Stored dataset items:

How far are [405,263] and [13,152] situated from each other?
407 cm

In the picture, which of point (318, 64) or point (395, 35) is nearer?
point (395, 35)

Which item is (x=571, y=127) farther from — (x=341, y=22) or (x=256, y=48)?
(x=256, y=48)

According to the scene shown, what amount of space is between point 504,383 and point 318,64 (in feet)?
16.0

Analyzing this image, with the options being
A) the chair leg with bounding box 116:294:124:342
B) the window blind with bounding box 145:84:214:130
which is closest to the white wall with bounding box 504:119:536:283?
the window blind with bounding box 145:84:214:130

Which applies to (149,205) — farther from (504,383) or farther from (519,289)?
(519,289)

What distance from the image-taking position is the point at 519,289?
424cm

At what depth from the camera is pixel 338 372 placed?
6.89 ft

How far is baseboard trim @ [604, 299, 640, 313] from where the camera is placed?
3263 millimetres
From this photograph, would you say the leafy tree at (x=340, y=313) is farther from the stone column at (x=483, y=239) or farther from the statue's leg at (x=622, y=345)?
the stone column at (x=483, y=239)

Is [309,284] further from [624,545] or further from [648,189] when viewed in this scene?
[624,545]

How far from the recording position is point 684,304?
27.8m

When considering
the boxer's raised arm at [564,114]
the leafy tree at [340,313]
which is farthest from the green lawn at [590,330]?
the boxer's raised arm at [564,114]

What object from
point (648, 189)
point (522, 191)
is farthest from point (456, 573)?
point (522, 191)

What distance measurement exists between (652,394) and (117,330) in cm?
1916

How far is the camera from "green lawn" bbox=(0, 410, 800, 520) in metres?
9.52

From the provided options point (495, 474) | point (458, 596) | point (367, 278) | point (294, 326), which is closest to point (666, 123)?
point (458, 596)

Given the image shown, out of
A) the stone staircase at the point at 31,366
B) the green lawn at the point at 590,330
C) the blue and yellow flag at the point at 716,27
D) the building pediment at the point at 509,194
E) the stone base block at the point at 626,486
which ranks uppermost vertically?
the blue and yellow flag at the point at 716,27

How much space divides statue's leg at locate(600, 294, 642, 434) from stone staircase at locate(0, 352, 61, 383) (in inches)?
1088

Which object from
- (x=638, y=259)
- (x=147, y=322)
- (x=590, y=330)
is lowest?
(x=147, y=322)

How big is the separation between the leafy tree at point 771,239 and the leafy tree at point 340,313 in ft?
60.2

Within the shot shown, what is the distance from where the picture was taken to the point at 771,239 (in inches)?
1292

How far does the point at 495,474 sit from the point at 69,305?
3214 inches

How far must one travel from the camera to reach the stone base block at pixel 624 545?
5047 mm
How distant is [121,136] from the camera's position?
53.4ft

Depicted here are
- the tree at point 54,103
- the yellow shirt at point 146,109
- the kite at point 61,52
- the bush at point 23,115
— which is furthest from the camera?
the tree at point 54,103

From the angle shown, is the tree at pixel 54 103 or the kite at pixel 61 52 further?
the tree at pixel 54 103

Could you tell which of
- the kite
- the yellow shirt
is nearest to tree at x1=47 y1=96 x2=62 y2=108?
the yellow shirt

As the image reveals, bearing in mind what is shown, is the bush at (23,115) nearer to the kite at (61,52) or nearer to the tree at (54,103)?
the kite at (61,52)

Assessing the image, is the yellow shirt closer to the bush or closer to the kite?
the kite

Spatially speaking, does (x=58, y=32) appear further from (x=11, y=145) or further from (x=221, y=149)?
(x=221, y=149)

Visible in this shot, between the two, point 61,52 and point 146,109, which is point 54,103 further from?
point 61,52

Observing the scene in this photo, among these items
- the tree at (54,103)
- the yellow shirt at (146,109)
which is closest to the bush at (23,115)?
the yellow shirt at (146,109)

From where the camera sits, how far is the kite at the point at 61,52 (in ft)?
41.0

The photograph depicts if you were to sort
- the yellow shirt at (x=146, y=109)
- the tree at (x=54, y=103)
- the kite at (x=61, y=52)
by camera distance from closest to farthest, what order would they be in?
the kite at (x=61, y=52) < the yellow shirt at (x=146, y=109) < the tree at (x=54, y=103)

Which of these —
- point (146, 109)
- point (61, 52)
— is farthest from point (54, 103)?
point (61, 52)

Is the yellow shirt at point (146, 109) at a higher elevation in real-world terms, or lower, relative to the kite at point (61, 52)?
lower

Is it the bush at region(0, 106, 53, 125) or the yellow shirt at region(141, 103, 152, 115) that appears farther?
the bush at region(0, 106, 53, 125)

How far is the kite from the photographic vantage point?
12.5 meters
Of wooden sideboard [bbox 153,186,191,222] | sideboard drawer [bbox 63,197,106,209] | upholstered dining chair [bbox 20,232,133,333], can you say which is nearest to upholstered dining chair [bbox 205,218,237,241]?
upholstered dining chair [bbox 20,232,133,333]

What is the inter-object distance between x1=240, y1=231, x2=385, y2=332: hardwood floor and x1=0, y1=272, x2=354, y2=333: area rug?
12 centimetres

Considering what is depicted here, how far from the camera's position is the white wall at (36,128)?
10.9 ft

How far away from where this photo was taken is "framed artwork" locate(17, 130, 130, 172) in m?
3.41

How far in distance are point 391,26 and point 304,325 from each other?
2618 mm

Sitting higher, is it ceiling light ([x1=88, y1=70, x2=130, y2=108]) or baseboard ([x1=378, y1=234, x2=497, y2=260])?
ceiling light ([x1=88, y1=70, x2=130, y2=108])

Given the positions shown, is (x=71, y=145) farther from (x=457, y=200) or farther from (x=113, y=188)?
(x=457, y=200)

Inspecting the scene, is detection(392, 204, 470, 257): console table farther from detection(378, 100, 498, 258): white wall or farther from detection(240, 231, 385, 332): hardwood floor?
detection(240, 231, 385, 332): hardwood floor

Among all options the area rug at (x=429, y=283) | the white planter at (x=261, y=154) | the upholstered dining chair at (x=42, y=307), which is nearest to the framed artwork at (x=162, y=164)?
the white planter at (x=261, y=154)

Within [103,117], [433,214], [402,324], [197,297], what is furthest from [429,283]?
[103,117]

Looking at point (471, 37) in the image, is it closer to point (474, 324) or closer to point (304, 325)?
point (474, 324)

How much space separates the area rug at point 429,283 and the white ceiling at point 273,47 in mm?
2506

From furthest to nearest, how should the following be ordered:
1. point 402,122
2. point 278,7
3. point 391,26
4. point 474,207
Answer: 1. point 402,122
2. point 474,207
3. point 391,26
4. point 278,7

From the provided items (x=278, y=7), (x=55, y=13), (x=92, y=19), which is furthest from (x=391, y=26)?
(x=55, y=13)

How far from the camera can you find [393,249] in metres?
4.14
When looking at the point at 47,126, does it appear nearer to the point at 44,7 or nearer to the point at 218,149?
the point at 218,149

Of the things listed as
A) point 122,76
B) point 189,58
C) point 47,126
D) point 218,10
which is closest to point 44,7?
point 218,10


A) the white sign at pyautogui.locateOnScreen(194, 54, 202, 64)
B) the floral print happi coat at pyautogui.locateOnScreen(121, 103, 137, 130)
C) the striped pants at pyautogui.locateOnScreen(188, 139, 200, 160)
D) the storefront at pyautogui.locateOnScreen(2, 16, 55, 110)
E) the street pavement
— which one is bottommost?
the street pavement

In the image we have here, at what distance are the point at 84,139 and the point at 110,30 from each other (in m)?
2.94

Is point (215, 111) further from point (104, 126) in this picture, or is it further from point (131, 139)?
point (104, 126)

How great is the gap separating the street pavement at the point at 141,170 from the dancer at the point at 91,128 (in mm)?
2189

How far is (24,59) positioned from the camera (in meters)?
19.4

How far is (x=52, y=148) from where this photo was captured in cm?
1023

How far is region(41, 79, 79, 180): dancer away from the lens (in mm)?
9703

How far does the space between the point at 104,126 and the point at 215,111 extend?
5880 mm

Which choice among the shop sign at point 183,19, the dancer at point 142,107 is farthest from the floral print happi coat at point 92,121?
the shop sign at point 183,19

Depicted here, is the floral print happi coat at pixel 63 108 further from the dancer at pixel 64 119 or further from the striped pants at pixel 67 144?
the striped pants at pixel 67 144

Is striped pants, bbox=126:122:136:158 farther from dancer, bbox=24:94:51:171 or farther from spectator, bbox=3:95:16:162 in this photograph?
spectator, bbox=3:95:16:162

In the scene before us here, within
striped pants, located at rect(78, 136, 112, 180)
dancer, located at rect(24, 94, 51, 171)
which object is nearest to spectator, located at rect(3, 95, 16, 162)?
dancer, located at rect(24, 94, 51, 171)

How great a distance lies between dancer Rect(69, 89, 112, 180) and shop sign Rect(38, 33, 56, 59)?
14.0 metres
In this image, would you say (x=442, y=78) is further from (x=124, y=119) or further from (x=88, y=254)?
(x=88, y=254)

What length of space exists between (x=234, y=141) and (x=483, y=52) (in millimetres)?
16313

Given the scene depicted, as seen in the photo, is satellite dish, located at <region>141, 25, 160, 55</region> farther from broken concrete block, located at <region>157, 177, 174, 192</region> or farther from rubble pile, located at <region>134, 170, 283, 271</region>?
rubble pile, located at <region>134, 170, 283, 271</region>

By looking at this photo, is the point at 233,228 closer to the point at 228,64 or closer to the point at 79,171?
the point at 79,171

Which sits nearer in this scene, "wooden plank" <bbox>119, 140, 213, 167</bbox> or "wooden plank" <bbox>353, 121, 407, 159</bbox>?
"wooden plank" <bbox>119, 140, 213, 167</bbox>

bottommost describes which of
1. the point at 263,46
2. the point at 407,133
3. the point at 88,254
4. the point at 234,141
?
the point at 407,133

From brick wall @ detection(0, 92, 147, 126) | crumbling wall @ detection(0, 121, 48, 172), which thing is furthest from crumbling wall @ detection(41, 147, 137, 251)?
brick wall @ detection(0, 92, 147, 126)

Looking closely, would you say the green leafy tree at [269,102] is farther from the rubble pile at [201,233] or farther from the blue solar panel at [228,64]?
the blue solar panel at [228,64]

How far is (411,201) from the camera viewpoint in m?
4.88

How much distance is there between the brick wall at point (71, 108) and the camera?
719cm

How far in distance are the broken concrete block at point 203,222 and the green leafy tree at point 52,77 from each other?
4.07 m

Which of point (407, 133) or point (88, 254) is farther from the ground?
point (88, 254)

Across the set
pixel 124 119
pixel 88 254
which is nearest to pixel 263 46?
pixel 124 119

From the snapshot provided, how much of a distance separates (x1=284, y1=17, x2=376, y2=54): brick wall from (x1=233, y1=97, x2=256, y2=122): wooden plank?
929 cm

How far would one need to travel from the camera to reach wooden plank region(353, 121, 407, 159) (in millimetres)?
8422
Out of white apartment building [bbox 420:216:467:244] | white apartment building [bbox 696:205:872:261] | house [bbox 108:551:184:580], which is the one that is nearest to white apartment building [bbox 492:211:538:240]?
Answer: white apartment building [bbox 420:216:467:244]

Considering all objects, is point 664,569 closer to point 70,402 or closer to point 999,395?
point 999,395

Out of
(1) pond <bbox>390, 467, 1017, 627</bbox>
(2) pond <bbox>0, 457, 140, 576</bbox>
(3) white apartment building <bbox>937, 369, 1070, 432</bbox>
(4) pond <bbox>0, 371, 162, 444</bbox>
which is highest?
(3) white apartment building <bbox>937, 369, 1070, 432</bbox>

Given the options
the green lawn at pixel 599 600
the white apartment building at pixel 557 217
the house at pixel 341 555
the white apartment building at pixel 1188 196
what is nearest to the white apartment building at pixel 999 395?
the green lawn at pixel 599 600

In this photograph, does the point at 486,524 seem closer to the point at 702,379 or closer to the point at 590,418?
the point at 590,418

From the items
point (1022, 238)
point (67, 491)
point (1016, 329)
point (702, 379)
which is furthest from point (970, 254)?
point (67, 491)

Exercise goal:
Please recast the material as a Markdown table with the columns "Row" and "Line", starting at the line that contains "Given the options" and ending at the end of the material. Give only that span, one numbered row per line, and leave out blank lines.

Output:
| Row | Line |
|---|---|
| 1 | Given the options |
| 2 | the green lawn at pixel 599 600 |
| 3 | the white apartment building at pixel 557 217 |
| 4 | the house at pixel 341 555 |
| 5 | the white apartment building at pixel 1188 196 |
| 6 | what is nearest to the white apartment building at pixel 999 395? |
| 7 | the green lawn at pixel 599 600 |
| 8 | In this photograph, does the point at 486,524 seem closer to the point at 702,379 or closer to the point at 590,418? |
| 9 | the point at 590,418 |
| 10 | From the items |
| 11 | point (1022, 238) |
| 12 | point (67, 491) |
| 13 | point (1016, 329) |
| 14 | point (702, 379) |
| 15 | which is furthest from point (970, 254)? |
| 16 | point (67, 491) |